Given a square matrix A[][] of  N * N, the task is to sort the boundary elements of a matrix starting from the outermost to the innermost boundary and place them in a clockwise manner.

Examples:

Input: A[][] = {{9, 7, 4, 5}, {1, 6, 2, -6}, {12, 20, 2, 0}, {-5, -6, 7, -2}}
Output: {{-6, -6, -5, -2}, {12, 2, 2, 0}, {9, 20, 6, 1}, {7, 7, 5, 4}}            
Explanation: 
The outermost boundary elements are {9, 7, 4, 5, -6, 0, -2, 7, -6, -5, 12, 1}. 
Sorted order of the boundary elements are {-6, -6, -5, -2, 0, 1, 4, 5, 7, 7, 9, 12}. 
Placing these sorted sequence of elements back into the matrix in clockwise manner, starting from the top-left corner modifies A[][] to {{-6, -6, -5, -2}, {12, 6, 2, 0}, {9, 20, 2, 1}, {7, 7, 5, 4}}
The next level of boundary elements are {6, 2, 2, 20}. 
Sorted order of these elements are {2, 2, 6, 20}.
Placing these sorted sequence of elements back into the matrix in clockwise manner, starting from the top-left corner modifies A[][] to {{-6, -6, -5, -2}, {12, 2, 2, 0}, {9, 20, 6, 1}, {7, 7, 5, 4}}

Input: A[][] = {{4, 3,}, {1, 2}}
Output: {{1, 2,}, {4, 3}}

Approach: The idea is to use boundary variables to get the current boundary elements and store them in an array.
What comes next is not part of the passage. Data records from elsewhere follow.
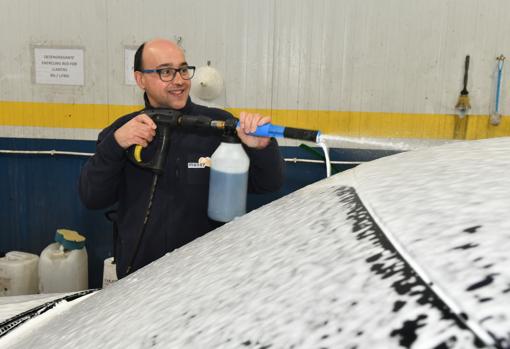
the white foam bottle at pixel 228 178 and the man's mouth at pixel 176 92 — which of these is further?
the man's mouth at pixel 176 92

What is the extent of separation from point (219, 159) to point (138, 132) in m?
0.30

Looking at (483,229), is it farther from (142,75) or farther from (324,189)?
(142,75)

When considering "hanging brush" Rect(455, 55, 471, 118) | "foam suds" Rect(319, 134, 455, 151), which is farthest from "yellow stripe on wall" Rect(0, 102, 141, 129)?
"hanging brush" Rect(455, 55, 471, 118)

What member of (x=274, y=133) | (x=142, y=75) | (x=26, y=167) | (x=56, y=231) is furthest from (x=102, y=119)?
(x=274, y=133)

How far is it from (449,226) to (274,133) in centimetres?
101

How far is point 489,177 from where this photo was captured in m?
0.56

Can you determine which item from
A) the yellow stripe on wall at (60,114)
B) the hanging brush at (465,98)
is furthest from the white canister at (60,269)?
the hanging brush at (465,98)

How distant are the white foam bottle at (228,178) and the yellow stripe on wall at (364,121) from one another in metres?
1.53

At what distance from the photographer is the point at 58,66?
10.3ft

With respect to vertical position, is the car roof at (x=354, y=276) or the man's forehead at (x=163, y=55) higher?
the man's forehead at (x=163, y=55)

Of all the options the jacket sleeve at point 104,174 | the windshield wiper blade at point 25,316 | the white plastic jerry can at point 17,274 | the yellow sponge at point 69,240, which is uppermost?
the jacket sleeve at point 104,174

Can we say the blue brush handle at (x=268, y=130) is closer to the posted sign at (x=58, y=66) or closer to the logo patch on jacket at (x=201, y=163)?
the logo patch on jacket at (x=201, y=163)

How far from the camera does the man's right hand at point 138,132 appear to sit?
5.38ft

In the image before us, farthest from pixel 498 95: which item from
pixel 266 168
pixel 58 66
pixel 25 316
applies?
pixel 25 316
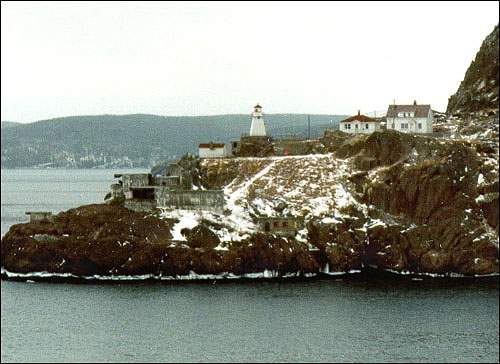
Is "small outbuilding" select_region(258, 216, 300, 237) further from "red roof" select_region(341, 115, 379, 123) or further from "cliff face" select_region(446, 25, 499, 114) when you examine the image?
"cliff face" select_region(446, 25, 499, 114)

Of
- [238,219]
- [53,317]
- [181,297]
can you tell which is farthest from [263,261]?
[53,317]

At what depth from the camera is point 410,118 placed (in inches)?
5763

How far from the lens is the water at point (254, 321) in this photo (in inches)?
3049

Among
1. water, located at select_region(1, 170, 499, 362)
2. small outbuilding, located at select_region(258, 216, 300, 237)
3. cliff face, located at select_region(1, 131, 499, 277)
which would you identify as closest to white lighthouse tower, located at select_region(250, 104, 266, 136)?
cliff face, located at select_region(1, 131, 499, 277)

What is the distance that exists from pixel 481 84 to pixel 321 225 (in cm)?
5337

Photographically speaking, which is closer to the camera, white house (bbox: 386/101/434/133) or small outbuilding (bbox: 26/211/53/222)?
small outbuilding (bbox: 26/211/53/222)

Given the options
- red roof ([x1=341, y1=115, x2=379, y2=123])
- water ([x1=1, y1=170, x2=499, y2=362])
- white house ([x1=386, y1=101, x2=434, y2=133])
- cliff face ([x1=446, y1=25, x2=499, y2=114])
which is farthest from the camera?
cliff face ([x1=446, y1=25, x2=499, y2=114])

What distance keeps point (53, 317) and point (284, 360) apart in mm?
25525

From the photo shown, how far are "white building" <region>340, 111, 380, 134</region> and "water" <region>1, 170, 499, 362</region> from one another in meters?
39.4

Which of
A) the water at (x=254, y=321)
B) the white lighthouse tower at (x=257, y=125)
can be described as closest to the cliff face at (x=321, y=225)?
the water at (x=254, y=321)

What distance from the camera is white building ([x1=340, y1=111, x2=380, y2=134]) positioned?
147625 millimetres

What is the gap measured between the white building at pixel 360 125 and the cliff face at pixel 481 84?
744 inches

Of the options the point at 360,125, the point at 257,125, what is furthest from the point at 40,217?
the point at 360,125

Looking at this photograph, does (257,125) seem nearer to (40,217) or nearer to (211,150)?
(211,150)
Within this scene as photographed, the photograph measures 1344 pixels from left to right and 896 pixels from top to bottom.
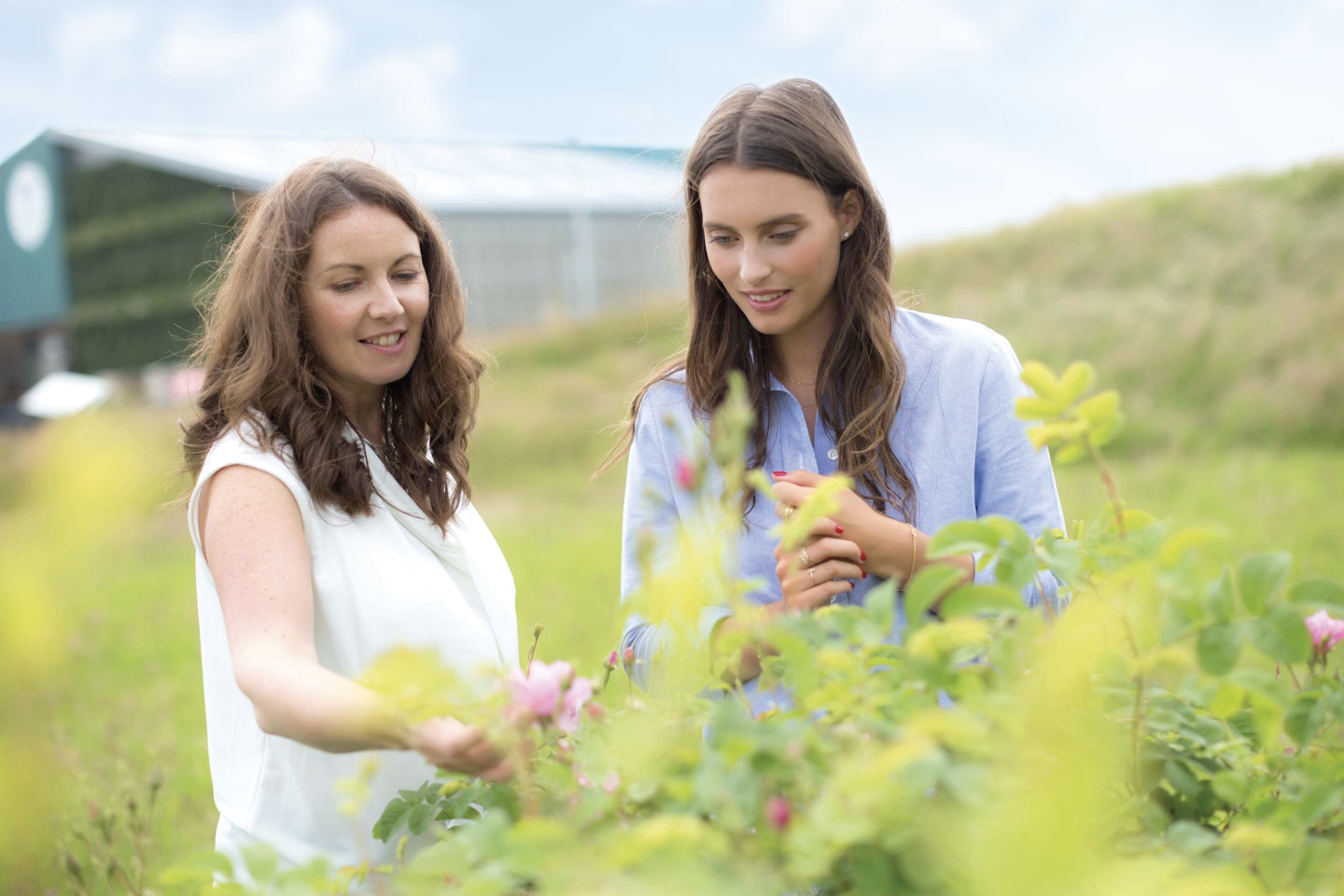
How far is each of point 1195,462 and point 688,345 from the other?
8230mm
Then, sort the array in ascending order and place the sorted elements back into the matrix in clockwise direction. 
Follow the steps below to solve the problem:



  • Initialize variables, say k, m, l, and n, representing the starting row index, ending row index, starting column index, and ending column index.
  • Iterate until all the squares of loops are visited.
    • In each outer loop traversal, store the elements of the square in an array, say V, in a clockwise manner.
    • Push the top row in V, i.e. push the elements of the kth row from column indices l to n. Increase count of k.
    • Push the right column in V, i.e. push the elements of the n – 1th column from row indices k to m. Decrease count of n.
    • Push the bottom row, i.e. if k < m, then push the elements of the m-1th row from column indices n – 1 to l. Decrease count of m.
    • Push the left column, i.e. if l < n, then push the elements of the lth column from row indices m – 1 to k. Increase count of l.
    • Sort the array V in ascending order.
    • Repeat the above steps and update elements of the matrix with the sorted elements from V.
  • After complete traversal of the matrix, print the modified matrix A.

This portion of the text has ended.